One in four transgender students have experienced sexual assault in college, according to a 2015 study by the Association of American Universities. And the White House Council on Women and Girls 2014 report found that 22 percent of black women and 34 percent of women who identified as multiracial have been raped in their lifetimes.

Instead of talking about favorite colors or best summer memories, Pitt Start icebreaker activities could focus on pronouns. And in addition to informational sessions about financial aid or tutoring services, we can add education about the connections between sexual assault and hate crimes.

Much of the programming on sexual assault prevention — like that of the “It’s on Us” campaign — is surface level. We have introduced bystander intervention training to the mainstream and called attention to outfit-shaming and cat-calling. Now, we should move our educational initiatives on college campuses to the complexities and subtleties of rape culture.  

Many first-year students come into college after a less than satisfactory sex education from their high schools. A class that extends beyond what was — or probably wasn’t — taught in high schools can help introduce and solidify new themes about what we expect in terms of inclusion and diversity at Pitt. In addition to talking about contraceptives, partners and consent to foster better understanding of what sex is and means — ideas that will surely benefit sexual assault prevention as well — such a class should also focus on varying levels of sexuality and discuss how students can recognize transgender and queer discrimination and be allies and productive bystanders.

Even more, the key to these changes isn’t to focus on adjusting individualized behavior. It’s more effective in the long run to focus on ways we can change the makeup of our University on a structural level, to create sustainable change that trickles down to become the new norm of how we understand gender and sexuality. Gender-neutral bathrooms on campus and on-campus housing options that prioritize LGBTQ+ students — both changes Pitt has implemented in the past few years — may seem radical now, but if we normalize them, they will become the expected features at colleges around the country in years to come.

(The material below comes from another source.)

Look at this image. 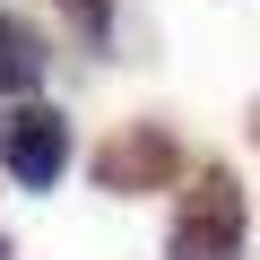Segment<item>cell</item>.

Revamping our sexual assault services and our fostering of diversity and inclusion on campus are already long overdue. With solid proof grounded in undeniable numbers, we can no longer plausibly put off the need to focus more heavily on minority students on college campuses in every aspect and specifically in sexual assault awareness.

If you didn’t already believe it before, now there are numbers to prove it: when our campuses are more inclusive, we’re all safer.